- TEKS BACAAN:
>>>

Hutang bertambah, dengan demikian pembayaran hutang (bunga + hutang pokok) setiap tahun juga akan bertambah…

Jangan lupa, pemerintah tidak punya uang… Jadi yang membayar adalah rakyat yang mereka wakili. Masalahnya rakyatnya sekarang pun tidak punya uang… Oops..

Bailout tabungan deposan adalah satu hal, bail out taruhan perusahaan spekulasi adalah hal lainnya.

Tampaknya orang Amerika tidaklah terlalu pintar. Mereka dirampok gila-gilaan oleh para bankir zionis mereka, tetapi secara umum reaksi mereka biasa-biasa saja. Belasan trilyun dolar yang sekarang dijamin oleh pemerintah (pembayar pajak) mayoritas adalah untuk menolong dana taruhan, bukan untuk menolong publik Amerika.

Trilyun Dollar

Bisakah Anda membayangkan ini? Kalau saya punya uang 1 milyar dan kemudian berjudi sebesar 5 milyar dengan meminjam sisa 4 milyar kepada X. Kalau saya salah memasang taruhan, normalnya saya akan kehilangan 1 milyar saya sambil berhutang 4 milyar kepada X.

Yang terjadi kemudian adalah saya menyuruh pemerintahan kota saya membailout taruhan saya dengan memberikan kepada saya 5,5 milyar. 4 milyar untuk membayar X, 1 milyar untuk dikembalikan ke kas saya, dan 0.5 milyar sebagai bonus tahunan saya karena telah berhasil menghindarkan kota saya dari krisis perbankan .

What the fuck!!


2. Jaminan proyek infrastruktur
Dari kasus Yunani, sekarang baru mulai ketahuan, yang menciptakan SPV (Special Purpose Vehicle) bukan hanya perusahaan finansial, ternyata negara juga melakukan hal yang sama, atas arahan perusahaan Rothschild, Goldman Sachs.

<<<

- DATA YANG DIBERIKAN:

>>>

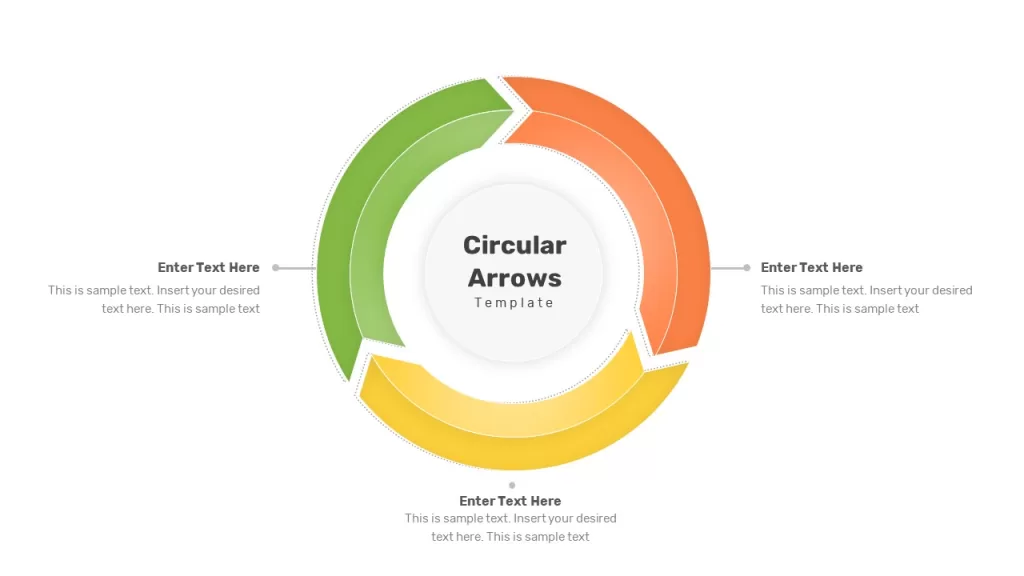 Circular Arrows
Template

Enter Text Here
This is sample text. Insert your desired text here. This is sample text

Enter Text Here
This is sample text. Insert your desired text here. This is sample text

Enter Text Here
This is sample text. Insert your desired text here. This is sample text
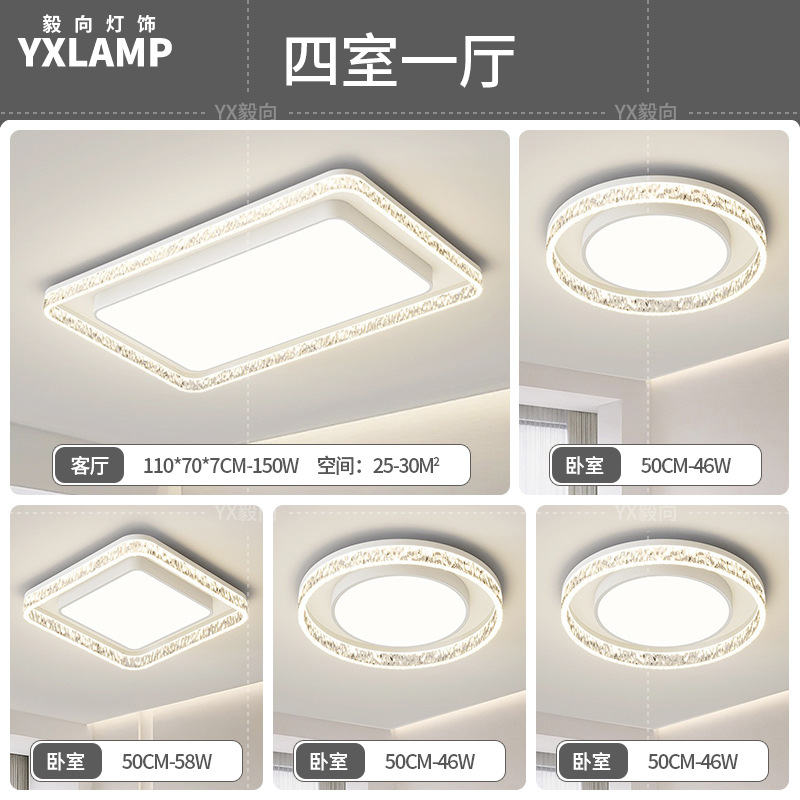 毅向灯饰
YXLAMP

四室一厅

YX毅向 YX毅向

客厅 110*70*7CM-150W 空间：25-30M²

卧室 50CM-46W

YX毅向 YX毅向

卧室 50CM-58W

卧室 50CM-46W

卧室 50CM-46W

<<<

Jelaskan, berdasarkan teks bacaan tentang utang dan bailout, mengapa rakyatlah yang membayar utang pemerintah.

Pemerintah tidak punya uang. Karena itu, yang membayar adalah rakyat yang diwakili pemerintah.